Until recently, hardly any experimental physicochemical property data were available that could adequately describe natural toxin aquatic mobility though. In a first extensive experimental study, we could show pH-dependent octanol-water partitioning behavior for 45 natural toxins (https://doi.org/10.1021/acs.jced.9b01129). Additionally, we were able to highlight the limitations of commonly used prediction tools such as EPISuite, ACD/Percepta and Chemicalize for assessing natural toxins. Thus, additionally stressing the need for better models to reliably predict natural toxin environmental mobility. Derived octanol-water partitioning data can now be used as a first proxy estimating natural toxin mobility in the aquatic environment.

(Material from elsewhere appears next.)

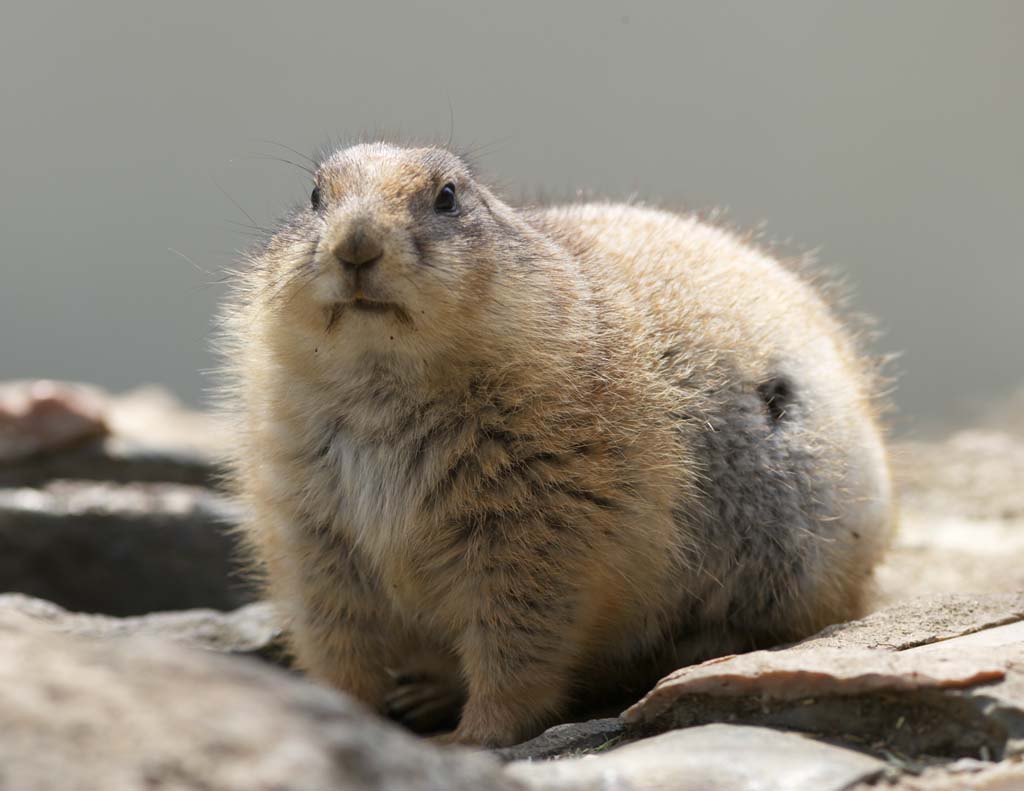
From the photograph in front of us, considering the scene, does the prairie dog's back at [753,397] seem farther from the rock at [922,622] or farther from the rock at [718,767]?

In a second study, we have assessed sorption to soil organic carbon by deriving the soil organic carbon sorption coefficient Koc for an extended set of about 100 natural toxins under changing environmental conditions. By changing pH, ionic strength and ions in the aqueous solution, we were able to gain detailed mechanistic insights that are of great value for understanding transport and fate processes in the environment. Those mechanisms hold true for both natural toxins and other multifunctional, ionizable organic compounds. We could demonstrate that the chosen method, using HPLC columns manually packed with the sorbent of interest, allows reliable, highly reproducible determination of sorption coefficients. Additionally, it is an excellent choice to study sorption behavior of large sets of compounds under various experimental settings. The publication of the full dataset and detailed mechanistic study is currently in preparation.
Experimental sorption data is also currently used for setting up a new model for predicting the sorption of multifunctional organic compounds to soil organic carbon. The work jointly performed with ESR1 from Stockholm University was initiated during ESR9s secondment in Stockholm in late 2019 and a publication is planned for the near future.